- _Task goal_
Scan the entries below and extract each line with the word "direction" in it.

- _Recorded data_
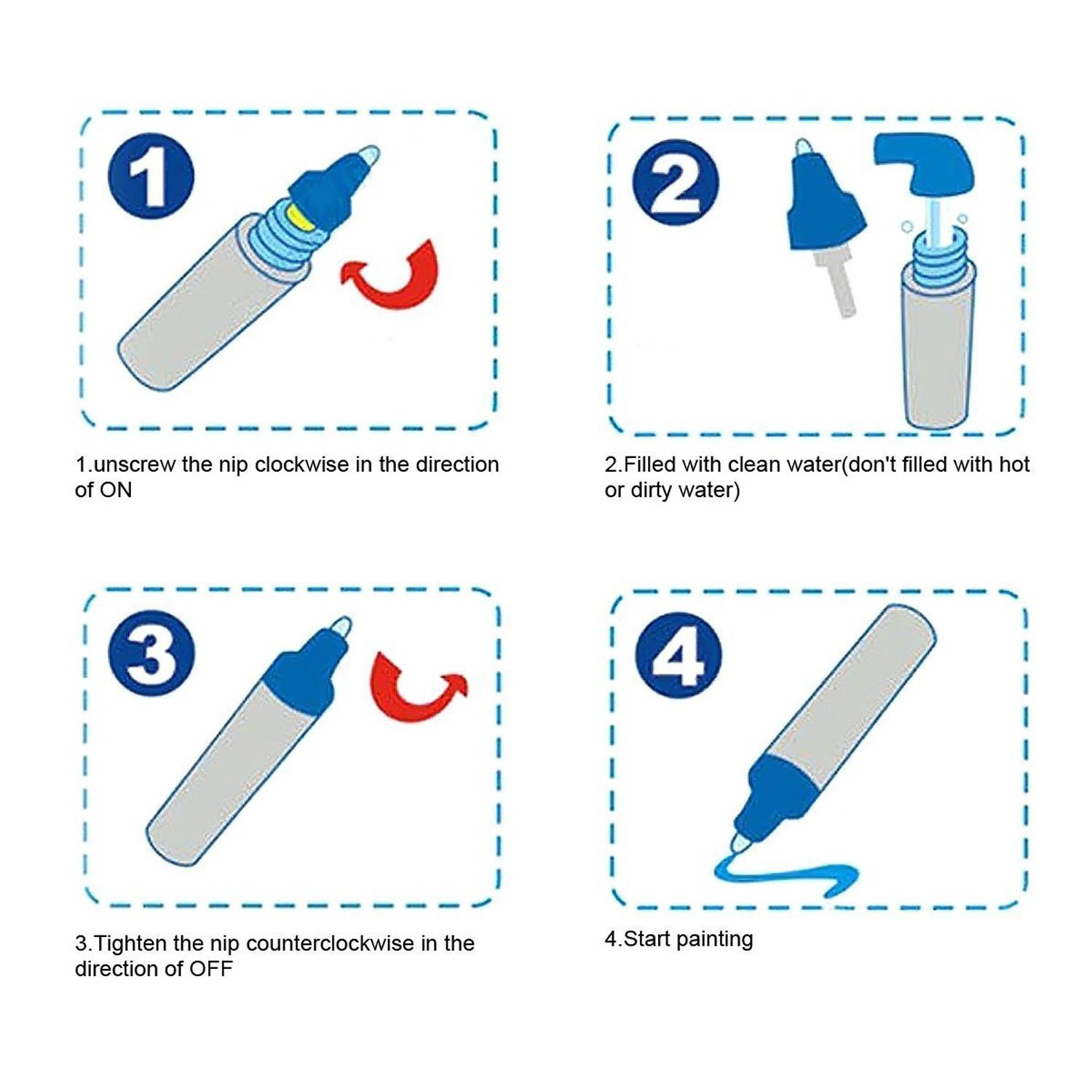 1

1.unscrew the nip clockwise in the direction of ON

2

2.Filled with clean water(don't filled with hot or dirty water)

3

3.Tighten the nip counterclockwise in the direction of OFF

4

4.Start painting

- _Problem solution_
1.unscrew the nip clockwise in the direction of ON
3.Tighten the nip counterclockwise in the direction of OFF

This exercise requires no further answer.